Abstract. The rapid climatic variability characterising the Marine Isotopic Stage (MIS) 3 (~60–30 cal ka BP) provides key issues to understand the atmosphere–ocean–cryosphere dynamics. Here we investigate the response of sea-surface paleoenvironments to the MIS3 climatic variability through the study of a high resolution oceanic sedimentological archive (core MD99-2281, 60°21' N; 09°27' W; 1197 m water depth), retrieved during the MD114-IMAGES (International Marine Global Change Study) cruise from the southern part of the Faeroe Bank. This sector was under the proximal influence of European ice sheets (Fennoscandian Ice Sheet to the East, British Irish Ice Sheet to the South) during the last glacial and thus probably responded to the MIS3 pulsed climatic changes.

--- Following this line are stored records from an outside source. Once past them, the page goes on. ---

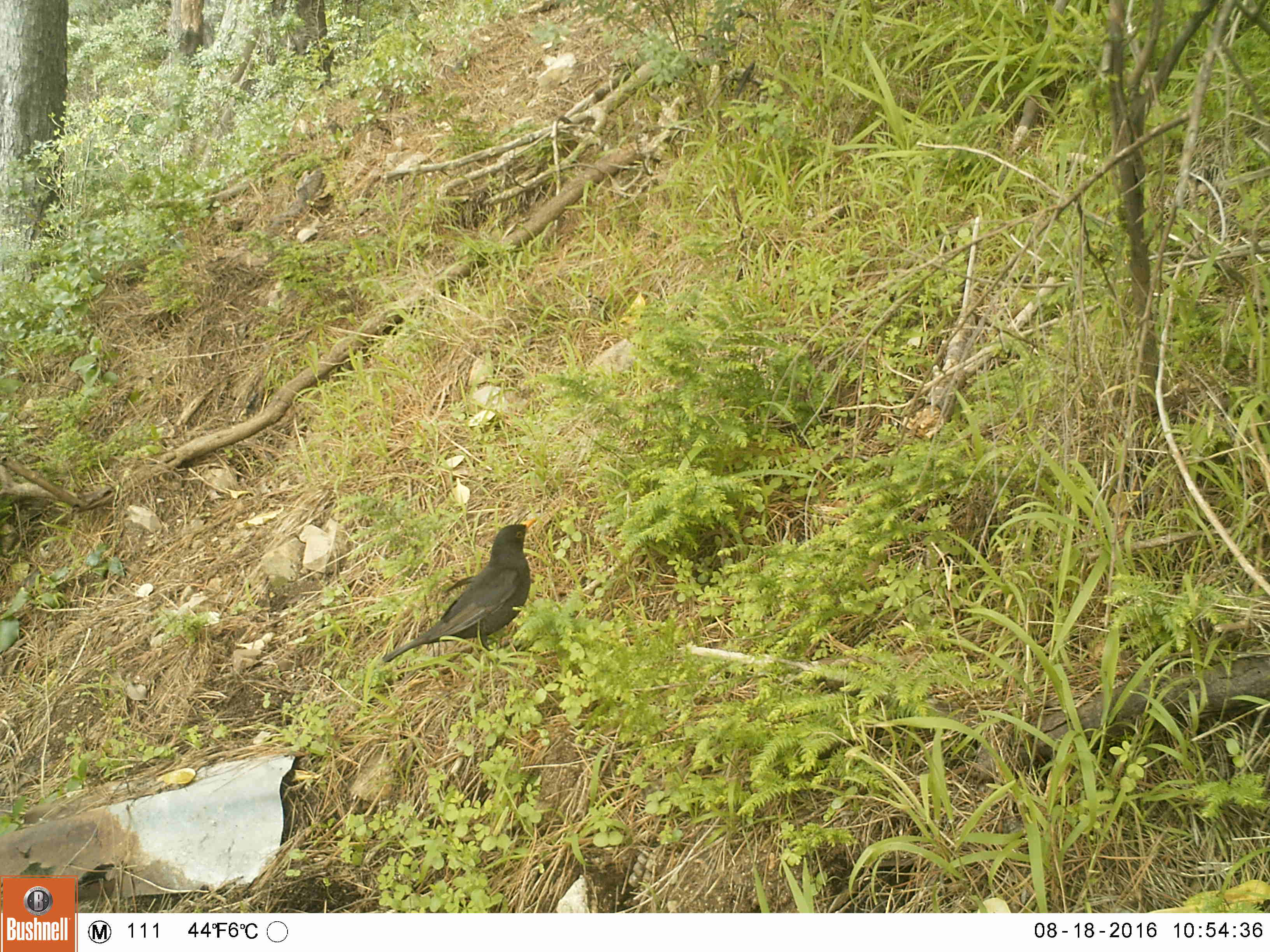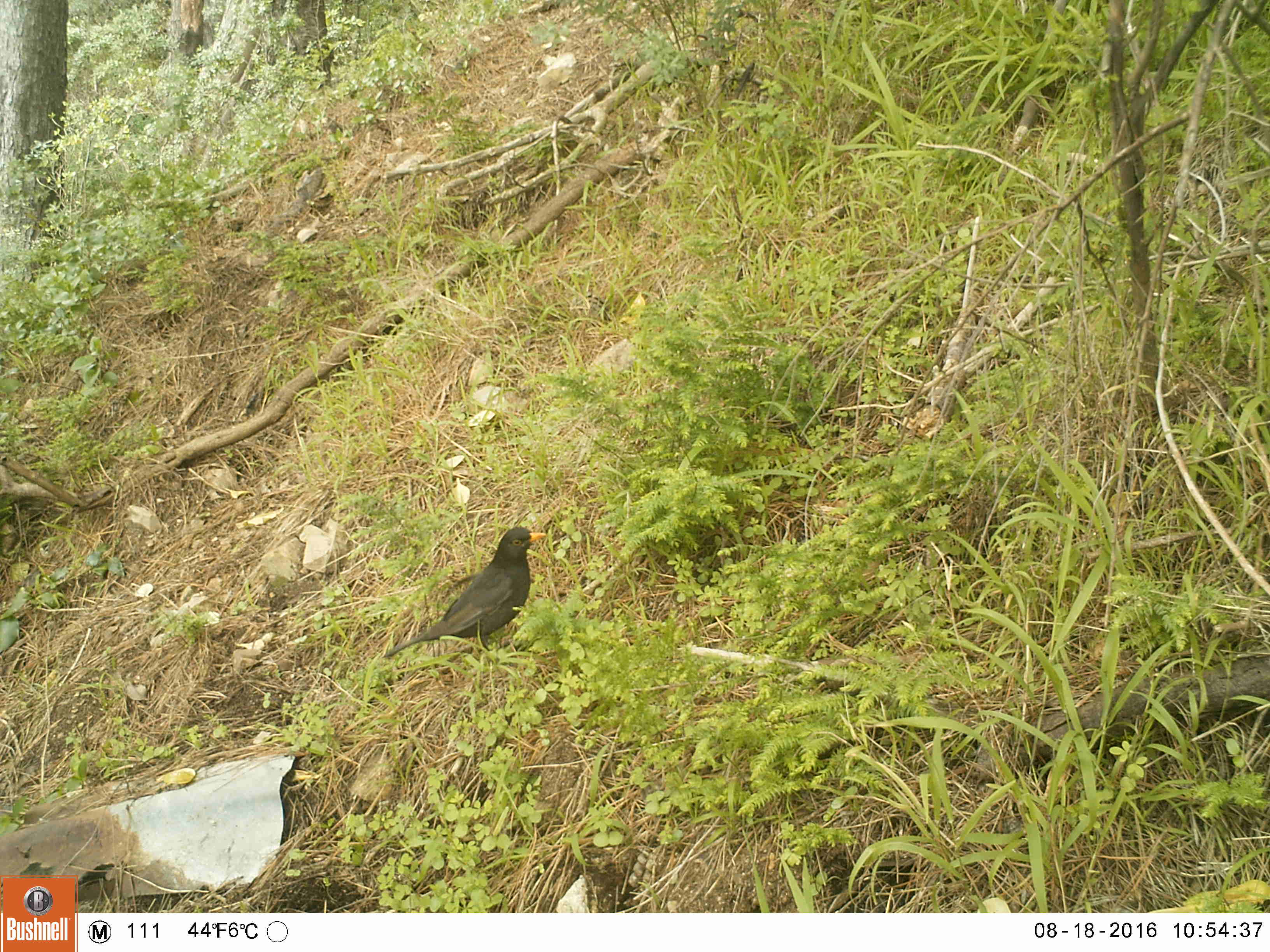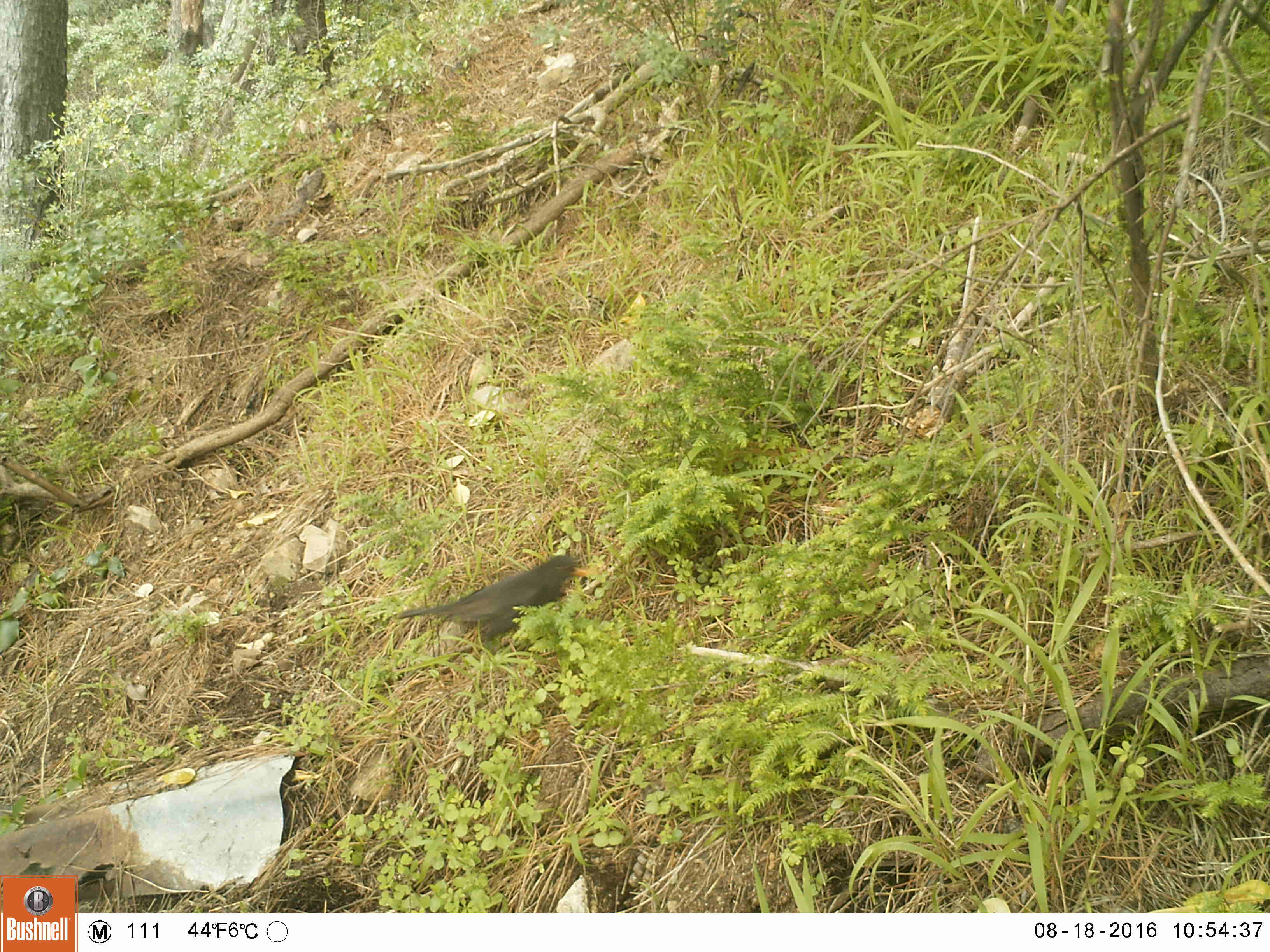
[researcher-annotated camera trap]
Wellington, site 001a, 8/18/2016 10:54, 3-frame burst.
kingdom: Animalia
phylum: Chordata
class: Aves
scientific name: Aves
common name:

We conducted a multi-proxy analysis of core MD99-2281, including magnetic properties, x-ray fluorescence measurements, characterisation of the coarse (>150 μm) lithic fraction (grain concentration) and the analysis of selected biogenic proxies (assemblages and stable isotope ratio of calcareous planktonic foraminifera, dinoflagellate cyst – e.g. dinocyst – assemblages). Results presented here are focussed on the dinocyst response, this proxy providing the reconstruction of past sea-surface hydrological conditions, qualitatively as well as quantitatively (e.g. transfer function sensu lato). Our study documents a very coherent and sensitive oceanic response to the MIS3 rapid climatic variability: strong fluctuations, matching those of stadial/interstadial climatic oscillations as depicted by Greenland ice cores, are recorded in the MD99-2281 archive. Proxies of terrigeneous and detritical material suggest increases in continental advection during Greenland Stadials (including Heinrich events), the latter corresponding also to southward migrations of polar waters. At the opposite, milder sea-surface conditions seem to develop during Greenland Interstadials. After 30 ka, reconstructed paleohydrological conditions evidence strong shifts in SST: this increasing variability seems consistent with the hypothesised coalescence of the British and Fennoscandian ice sheets at that time, which could have directly influenced sea-surface environments in the vicinity of core MD99-2281.